→ **Task to complete**
The response must consist of the lines below from the one with "Wayfair Basics Steel Bread Box" through the one with "Efficient 1hp Total Water Pump 52mtrs High", exactly as they appear and with both ends kept.

[Records from a dataset]
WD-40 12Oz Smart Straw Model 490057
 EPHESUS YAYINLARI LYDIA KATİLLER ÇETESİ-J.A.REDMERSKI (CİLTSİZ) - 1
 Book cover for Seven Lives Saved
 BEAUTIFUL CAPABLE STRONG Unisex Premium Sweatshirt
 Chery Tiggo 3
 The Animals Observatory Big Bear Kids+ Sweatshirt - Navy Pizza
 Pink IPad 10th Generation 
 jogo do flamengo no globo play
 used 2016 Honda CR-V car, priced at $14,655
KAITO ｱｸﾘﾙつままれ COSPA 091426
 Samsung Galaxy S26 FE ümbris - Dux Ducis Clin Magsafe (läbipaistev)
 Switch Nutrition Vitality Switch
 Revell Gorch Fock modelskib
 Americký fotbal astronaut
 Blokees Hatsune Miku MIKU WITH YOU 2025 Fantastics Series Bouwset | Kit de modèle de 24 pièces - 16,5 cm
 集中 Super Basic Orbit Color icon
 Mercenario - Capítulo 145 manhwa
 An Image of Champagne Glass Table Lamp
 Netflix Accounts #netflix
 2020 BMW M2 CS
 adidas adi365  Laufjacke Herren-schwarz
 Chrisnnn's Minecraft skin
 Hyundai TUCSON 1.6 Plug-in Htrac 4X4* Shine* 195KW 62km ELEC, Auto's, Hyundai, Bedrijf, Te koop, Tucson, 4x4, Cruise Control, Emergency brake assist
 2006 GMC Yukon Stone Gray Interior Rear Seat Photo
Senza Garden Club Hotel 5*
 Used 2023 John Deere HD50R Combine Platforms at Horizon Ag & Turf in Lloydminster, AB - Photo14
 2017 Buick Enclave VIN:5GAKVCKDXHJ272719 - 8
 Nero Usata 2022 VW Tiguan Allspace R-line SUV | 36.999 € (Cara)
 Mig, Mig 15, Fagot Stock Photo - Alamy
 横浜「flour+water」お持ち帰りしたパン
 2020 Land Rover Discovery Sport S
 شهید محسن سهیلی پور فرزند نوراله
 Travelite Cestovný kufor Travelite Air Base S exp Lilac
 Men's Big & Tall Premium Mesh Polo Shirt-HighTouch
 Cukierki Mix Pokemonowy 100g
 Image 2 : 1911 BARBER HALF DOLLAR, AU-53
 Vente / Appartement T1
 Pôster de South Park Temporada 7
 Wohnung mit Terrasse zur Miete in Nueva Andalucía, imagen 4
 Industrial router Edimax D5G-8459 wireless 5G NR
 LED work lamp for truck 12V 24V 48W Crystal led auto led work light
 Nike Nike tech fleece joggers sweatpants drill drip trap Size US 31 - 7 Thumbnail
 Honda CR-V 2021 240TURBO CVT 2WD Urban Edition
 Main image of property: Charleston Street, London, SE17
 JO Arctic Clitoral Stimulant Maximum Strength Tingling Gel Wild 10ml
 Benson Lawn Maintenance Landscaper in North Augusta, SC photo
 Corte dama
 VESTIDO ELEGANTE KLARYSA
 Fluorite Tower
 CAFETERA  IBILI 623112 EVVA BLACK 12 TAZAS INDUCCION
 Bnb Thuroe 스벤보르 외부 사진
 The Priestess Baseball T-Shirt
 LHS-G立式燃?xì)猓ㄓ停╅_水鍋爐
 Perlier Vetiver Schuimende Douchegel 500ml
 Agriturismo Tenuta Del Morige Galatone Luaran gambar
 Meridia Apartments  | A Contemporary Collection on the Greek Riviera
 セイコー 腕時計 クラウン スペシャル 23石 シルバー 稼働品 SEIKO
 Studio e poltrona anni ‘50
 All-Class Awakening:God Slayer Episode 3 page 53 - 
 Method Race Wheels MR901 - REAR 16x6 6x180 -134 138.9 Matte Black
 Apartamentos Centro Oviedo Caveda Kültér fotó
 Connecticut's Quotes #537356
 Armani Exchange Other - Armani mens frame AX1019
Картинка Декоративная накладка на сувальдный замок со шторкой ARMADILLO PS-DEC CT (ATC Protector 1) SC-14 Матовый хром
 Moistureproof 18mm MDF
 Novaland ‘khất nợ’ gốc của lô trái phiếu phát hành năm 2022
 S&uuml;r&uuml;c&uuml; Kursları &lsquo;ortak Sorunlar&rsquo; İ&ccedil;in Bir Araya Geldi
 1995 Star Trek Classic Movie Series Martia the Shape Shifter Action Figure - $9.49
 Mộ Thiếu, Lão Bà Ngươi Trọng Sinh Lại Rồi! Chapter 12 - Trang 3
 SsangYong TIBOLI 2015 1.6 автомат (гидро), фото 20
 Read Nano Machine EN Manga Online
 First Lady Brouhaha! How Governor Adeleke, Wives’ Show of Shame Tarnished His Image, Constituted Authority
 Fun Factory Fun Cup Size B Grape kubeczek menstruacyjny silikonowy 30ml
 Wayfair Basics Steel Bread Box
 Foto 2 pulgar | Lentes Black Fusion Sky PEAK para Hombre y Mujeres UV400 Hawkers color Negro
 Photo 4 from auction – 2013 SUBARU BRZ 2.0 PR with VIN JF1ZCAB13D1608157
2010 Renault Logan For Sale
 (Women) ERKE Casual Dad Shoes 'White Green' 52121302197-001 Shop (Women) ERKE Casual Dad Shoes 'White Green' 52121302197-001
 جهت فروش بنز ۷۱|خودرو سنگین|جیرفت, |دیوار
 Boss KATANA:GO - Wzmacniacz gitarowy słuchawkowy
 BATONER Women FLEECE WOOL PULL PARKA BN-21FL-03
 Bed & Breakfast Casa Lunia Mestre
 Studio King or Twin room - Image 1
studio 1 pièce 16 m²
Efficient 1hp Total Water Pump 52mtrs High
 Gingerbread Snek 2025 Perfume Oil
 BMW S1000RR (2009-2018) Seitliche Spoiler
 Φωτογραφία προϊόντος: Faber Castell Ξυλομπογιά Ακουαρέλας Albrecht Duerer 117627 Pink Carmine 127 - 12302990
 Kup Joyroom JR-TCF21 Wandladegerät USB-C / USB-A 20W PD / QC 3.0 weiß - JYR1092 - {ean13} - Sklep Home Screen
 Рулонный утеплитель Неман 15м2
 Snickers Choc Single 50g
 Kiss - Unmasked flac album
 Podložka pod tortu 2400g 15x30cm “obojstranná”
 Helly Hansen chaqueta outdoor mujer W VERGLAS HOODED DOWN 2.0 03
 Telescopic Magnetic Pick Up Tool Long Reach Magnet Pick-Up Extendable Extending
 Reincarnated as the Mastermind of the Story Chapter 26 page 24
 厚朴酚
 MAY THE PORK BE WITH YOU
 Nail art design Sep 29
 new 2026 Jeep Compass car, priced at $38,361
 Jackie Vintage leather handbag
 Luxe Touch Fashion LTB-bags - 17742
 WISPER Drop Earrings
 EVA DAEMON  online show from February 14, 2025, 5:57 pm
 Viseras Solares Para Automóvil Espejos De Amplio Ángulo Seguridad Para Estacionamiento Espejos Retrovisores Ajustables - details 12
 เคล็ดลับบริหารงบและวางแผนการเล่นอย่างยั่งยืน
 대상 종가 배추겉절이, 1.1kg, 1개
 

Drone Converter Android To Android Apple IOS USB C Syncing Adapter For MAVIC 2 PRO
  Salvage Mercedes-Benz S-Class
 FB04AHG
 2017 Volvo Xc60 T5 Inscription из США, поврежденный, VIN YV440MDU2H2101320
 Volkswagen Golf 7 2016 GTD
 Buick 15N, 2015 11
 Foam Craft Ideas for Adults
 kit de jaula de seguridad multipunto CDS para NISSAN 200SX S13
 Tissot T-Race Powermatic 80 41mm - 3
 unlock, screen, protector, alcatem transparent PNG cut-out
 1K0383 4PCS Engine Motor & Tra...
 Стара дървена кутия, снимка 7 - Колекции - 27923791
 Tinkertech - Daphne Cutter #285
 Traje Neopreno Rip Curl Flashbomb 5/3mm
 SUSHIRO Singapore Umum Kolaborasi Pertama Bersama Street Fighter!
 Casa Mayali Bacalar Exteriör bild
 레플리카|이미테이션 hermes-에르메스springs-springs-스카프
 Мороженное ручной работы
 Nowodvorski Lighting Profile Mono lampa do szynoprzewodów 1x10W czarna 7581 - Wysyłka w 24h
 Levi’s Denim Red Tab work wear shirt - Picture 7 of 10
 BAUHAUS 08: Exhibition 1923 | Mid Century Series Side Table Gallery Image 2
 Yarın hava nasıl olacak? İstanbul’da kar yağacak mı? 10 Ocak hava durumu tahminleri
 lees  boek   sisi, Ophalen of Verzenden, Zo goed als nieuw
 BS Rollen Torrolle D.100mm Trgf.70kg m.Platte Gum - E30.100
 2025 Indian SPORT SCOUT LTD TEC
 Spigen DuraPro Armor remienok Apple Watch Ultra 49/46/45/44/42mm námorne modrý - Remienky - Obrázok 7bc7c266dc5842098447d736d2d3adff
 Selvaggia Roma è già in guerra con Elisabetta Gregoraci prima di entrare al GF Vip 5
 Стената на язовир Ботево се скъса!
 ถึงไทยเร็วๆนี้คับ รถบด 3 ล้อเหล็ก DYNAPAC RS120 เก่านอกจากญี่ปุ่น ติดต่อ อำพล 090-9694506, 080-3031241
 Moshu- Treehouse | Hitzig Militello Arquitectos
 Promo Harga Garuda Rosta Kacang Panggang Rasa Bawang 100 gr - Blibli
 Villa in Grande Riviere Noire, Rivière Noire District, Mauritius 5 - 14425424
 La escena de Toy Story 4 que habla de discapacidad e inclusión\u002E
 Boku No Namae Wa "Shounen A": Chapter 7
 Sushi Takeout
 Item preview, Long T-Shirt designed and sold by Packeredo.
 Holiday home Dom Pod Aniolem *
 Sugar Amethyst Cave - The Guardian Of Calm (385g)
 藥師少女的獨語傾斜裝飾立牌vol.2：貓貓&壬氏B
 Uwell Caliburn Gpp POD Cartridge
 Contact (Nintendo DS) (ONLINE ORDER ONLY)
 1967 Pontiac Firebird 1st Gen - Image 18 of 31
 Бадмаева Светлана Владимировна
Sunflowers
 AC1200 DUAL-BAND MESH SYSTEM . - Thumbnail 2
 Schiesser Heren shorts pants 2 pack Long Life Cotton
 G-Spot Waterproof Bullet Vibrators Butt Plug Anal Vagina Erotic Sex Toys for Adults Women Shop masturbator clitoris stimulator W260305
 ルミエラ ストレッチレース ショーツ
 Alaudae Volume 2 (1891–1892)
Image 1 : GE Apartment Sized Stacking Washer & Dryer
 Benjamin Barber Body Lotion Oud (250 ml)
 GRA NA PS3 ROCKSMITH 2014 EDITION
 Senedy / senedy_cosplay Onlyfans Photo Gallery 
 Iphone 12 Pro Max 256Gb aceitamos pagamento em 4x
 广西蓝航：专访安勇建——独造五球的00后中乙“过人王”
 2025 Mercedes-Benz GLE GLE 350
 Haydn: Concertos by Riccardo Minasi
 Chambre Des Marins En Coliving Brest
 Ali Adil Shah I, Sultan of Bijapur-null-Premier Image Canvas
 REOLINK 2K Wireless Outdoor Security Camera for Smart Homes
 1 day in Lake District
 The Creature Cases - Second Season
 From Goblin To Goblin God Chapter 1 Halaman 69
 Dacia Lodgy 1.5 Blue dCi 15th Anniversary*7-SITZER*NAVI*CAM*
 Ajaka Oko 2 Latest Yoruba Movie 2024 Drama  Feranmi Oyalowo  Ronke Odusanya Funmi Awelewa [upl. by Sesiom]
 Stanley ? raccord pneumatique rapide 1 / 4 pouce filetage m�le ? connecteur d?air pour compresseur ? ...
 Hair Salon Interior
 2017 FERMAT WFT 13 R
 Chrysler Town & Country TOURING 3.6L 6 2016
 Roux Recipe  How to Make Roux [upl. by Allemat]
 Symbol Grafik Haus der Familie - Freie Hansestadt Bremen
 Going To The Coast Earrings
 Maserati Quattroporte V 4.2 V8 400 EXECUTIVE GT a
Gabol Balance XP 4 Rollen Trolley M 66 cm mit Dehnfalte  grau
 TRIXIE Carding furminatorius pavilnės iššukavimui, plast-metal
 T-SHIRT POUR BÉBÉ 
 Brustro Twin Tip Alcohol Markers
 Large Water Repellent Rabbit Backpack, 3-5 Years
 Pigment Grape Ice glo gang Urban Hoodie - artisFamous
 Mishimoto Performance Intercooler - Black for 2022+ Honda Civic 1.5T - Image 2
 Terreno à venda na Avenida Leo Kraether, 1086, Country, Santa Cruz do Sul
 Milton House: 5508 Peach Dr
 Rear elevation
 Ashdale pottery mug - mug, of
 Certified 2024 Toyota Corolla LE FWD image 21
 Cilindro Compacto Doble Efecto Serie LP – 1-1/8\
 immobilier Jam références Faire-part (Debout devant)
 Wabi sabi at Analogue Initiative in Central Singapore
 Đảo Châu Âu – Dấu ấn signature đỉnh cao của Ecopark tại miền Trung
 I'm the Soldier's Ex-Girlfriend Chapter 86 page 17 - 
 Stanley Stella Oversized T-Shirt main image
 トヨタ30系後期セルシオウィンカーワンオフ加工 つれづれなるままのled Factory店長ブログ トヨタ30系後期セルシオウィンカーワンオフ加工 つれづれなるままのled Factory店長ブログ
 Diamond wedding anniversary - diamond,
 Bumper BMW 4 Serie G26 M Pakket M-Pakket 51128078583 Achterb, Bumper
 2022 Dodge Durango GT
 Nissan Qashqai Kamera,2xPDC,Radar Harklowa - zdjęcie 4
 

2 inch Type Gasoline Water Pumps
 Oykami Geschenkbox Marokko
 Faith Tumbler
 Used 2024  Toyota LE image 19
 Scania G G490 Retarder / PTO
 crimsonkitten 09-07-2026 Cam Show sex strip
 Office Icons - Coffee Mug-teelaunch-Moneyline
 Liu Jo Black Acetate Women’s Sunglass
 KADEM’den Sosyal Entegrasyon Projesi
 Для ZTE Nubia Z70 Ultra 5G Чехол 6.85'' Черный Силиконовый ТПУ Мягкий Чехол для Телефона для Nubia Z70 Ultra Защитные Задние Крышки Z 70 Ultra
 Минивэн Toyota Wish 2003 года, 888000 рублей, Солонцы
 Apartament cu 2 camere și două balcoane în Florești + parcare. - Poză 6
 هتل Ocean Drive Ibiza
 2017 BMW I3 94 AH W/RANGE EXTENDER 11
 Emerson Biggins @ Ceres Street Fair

→ **Exercise response**
 Wayfair Basics Steel Bread Box
 Foto 2 pulgar | Lentes Black Fusion Sky PEAK para Hombre y Mujeres UV400 Hawkers color Negro
 Photo 4 from auction – 2013 SUBARU BRZ 2.0 PR with VIN JF1ZCAB13D1608157
2010 Renault Logan For Sale
 (Women) ERKE Casual Dad Shoes 'White Green' 52121302197-001 Shop (Women) ERKE Casual Dad Shoes 'White Green' 52121302197-001
 جهت فروش بنز ۷۱|خودرو سنگین|جیرفت, |دیوار
 Boss KATANA:GO - Wzmacniacz gitarowy słuchawkowy
 BATONER Women FLEECE WOOL PULL PARKA BN-21FL-03
 Bed & Breakfast Casa Lunia Mestre
 Studio King or Twin room - Image 1
studio 1 pièce 16 m²
Efficient 1hp Total Water Pump 52mtrs High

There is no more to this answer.